• [STORED RECORDS]:
○ ○ ○ ○

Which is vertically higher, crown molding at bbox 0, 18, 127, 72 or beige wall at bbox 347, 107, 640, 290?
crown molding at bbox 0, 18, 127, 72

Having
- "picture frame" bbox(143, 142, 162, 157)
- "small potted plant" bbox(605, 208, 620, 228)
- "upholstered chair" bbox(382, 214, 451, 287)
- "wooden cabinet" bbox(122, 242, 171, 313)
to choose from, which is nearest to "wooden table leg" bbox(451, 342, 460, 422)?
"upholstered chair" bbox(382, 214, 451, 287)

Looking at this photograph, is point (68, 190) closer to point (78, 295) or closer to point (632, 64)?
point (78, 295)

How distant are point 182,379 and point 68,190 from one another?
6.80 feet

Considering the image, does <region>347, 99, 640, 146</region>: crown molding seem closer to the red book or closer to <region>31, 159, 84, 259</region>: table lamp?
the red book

○ ○ ○ ○

• [OBJECTIVE]:
Copy every entry above word for word, line by line, without changing anything.

• [ANSWER FOR THE TASK]:
Which is vertically higher, crown molding at bbox 0, 18, 127, 72 or beige wall at bbox 347, 107, 640, 290?
crown molding at bbox 0, 18, 127, 72

Having
- "picture frame" bbox(143, 142, 162, 157)
- "small potted plant" bbox(605, 208, 620, 228)
- "upholstered chair" bbox(382, 214, 451, 287)
- "wooden cabinet" bbox(122, 242, 171, 313)
to choose from, which is nearest to "wooden table leg" bbox(451, 342, 460, 422)?
"upholstered chair" bbox(382, 214, 451, 287)

Looking at this photograph, is point (68, 190) closer to point (78, 295) or closer to point (632, 64)?
point (78, 295)

How distant are point 182,379 and point 68,190 from one another?
6.80 feet

Considering the image, does <region>347, 99, 640, 146</region>: crown molding seem closer to the red book or closer to <region>31, 159, 84, 259</region>: table lamp?
the red book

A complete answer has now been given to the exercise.